Jan Wassenberg (jan.wassenberg.delete@this.gmail.com) on May 19, 2022 9:12 pm wrote:
> Charlie Burnes (charlie.burnes.delete@this.no-spam.com) on May 19, 2022 7:29 pm wrote:
> > > No, you have ~90 real registers instead of ~180 with emulated AVX-512 and you only see 16.
> > > Yes, you want to avoid extra load/stores, so fit the code to those 16 registers you see.
> > Just to be sure I am understanding: Are you saying organize the code so that on a processor with AXV2,
> > the intermediate results would use all 16 256-bit visible architecture registers and on a processor with
> > AVX-512, the intermediate results would use 8 of the 32 512-bit visible architecture registers?
>
> We might have a three-way "talking past each other" here :)

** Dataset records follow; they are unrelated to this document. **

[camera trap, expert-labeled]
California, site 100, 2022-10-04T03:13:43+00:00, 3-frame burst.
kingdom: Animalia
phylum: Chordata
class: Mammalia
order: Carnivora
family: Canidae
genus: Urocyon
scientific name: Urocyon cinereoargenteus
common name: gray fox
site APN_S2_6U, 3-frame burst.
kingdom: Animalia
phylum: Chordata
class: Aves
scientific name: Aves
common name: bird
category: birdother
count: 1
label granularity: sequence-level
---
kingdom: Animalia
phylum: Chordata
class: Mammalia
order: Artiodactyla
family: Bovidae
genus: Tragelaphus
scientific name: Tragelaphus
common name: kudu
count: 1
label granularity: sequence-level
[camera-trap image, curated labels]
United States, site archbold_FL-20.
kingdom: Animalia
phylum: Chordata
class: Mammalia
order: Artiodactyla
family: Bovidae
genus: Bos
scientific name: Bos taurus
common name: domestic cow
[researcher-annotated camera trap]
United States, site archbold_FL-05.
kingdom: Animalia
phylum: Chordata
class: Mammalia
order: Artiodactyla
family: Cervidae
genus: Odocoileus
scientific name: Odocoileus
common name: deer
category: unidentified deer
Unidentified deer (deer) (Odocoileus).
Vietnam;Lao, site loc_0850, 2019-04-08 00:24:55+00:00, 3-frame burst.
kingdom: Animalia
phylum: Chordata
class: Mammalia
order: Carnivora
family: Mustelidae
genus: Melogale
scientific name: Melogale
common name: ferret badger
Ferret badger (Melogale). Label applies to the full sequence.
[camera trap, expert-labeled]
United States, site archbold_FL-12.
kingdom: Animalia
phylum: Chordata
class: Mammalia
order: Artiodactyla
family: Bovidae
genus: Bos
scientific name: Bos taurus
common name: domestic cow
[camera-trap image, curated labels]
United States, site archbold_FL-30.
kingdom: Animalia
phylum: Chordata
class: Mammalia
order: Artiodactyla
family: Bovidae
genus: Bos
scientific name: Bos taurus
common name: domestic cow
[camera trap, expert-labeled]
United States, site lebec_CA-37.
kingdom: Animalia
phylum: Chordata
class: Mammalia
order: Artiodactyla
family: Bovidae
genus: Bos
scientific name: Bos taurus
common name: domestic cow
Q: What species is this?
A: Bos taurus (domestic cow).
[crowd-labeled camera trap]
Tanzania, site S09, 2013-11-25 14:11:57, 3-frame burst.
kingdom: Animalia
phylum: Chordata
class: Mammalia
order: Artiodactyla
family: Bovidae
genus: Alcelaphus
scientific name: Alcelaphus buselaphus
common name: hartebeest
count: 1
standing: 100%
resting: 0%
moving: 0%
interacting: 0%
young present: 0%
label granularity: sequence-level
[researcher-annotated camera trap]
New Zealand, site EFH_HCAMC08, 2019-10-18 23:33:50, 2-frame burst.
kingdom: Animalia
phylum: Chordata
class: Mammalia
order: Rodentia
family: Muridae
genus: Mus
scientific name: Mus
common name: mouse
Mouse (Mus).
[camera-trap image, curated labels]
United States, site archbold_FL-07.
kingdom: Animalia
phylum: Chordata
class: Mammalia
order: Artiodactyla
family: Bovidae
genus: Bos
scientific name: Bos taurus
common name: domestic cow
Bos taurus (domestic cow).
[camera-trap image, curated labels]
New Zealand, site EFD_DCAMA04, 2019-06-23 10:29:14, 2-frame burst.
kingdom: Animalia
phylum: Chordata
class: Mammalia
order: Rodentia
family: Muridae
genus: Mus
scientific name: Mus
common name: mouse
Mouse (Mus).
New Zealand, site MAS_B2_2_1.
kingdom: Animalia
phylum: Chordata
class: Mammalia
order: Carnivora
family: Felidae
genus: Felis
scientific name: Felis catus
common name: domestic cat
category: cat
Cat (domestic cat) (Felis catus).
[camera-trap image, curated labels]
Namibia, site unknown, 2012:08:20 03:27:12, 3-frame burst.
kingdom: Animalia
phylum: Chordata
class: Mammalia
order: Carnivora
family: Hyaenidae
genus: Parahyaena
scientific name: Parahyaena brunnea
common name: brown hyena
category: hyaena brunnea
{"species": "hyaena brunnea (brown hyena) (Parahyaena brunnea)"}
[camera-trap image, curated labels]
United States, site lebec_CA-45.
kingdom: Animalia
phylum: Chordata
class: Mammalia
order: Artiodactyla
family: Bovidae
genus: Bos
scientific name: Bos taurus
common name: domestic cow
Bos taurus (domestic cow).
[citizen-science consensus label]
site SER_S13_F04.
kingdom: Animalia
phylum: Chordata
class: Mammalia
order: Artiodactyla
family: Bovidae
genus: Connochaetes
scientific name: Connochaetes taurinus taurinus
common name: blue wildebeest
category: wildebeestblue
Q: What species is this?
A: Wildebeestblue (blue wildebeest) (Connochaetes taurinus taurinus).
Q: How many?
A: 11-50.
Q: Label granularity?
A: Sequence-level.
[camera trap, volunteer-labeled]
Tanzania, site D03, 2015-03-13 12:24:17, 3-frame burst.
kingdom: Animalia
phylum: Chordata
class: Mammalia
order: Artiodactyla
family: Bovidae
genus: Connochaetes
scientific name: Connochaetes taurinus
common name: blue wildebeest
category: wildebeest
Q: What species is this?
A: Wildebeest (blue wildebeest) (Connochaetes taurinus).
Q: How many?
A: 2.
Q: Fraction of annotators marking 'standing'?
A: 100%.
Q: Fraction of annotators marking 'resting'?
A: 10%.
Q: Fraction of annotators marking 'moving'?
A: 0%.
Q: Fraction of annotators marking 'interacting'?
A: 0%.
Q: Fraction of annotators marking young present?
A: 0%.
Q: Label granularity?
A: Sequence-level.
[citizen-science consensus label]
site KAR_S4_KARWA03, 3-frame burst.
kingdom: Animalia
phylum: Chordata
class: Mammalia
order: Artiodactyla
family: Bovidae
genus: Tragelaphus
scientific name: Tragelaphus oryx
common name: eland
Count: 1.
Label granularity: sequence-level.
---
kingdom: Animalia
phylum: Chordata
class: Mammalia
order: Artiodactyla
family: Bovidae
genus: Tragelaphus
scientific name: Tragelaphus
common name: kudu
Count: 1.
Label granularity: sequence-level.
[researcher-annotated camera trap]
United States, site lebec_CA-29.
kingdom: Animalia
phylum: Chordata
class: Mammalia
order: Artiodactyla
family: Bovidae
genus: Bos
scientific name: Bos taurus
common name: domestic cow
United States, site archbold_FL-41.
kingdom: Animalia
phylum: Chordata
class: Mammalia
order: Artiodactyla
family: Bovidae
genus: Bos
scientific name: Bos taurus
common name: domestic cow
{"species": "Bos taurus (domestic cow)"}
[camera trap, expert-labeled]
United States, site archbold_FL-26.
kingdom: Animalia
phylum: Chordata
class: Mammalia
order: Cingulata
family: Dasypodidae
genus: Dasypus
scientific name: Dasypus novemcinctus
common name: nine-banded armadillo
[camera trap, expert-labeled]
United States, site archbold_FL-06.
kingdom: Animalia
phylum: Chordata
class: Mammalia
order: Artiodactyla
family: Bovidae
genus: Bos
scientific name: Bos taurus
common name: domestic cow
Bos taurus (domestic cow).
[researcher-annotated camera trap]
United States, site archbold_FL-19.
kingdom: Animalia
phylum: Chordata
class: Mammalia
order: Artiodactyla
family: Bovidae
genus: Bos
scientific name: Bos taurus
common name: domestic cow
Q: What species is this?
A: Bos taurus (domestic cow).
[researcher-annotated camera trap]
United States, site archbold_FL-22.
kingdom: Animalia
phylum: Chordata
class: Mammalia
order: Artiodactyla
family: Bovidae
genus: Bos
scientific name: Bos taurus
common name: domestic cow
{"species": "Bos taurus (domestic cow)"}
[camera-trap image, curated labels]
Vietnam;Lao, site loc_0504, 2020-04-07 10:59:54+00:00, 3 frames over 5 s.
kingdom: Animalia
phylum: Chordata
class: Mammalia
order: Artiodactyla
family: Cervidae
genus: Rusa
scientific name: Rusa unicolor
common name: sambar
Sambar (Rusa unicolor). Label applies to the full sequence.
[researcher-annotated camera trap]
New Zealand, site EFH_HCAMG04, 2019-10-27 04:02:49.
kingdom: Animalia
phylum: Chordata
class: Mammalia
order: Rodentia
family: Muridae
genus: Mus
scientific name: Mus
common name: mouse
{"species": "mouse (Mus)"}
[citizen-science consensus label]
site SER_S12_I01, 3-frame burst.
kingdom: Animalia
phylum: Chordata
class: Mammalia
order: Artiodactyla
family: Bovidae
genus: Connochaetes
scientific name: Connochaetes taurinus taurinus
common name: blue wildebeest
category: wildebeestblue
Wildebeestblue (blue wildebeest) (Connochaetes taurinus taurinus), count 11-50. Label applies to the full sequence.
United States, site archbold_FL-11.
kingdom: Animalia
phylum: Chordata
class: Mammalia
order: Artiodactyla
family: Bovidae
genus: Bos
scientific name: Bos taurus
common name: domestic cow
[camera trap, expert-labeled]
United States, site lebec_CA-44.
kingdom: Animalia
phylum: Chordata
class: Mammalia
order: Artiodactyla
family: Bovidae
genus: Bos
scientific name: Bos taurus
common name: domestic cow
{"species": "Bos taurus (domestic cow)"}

> The path I'd generally recommend is: 1) imagine your vectors are tuples of unknown length;
> 2) write your algorithm such that intermediate results (whether used once or multiple times) are lvalues;
> 3) let the compiler worry about mapping those to the 16 (architecturally) visible AVX2 regs.
>
> The open question is how many intermediate results we produce, and the main influence on that is
> whether/how often we unroll loops. If your computation involves 8 live regs, unrolling 4x would not
> be a good idea for AVX2 because it will require the compiler to generate load/store spills. (Yes,
> the CPU has more physical regs, but we still require the loads/stores because we cannot address those
> regs directly.) We can also let the compiler make per-target decisions on how to unroll, and then
> you're using more/most of the AVX-512 regs, without requiring excessive spills on AVX2.

Yes, use all 16 registers you see always and let the hardware figure it out.

Does not matter if the real registers underneath are 512, or 256, or 128, or even 64 bits wide.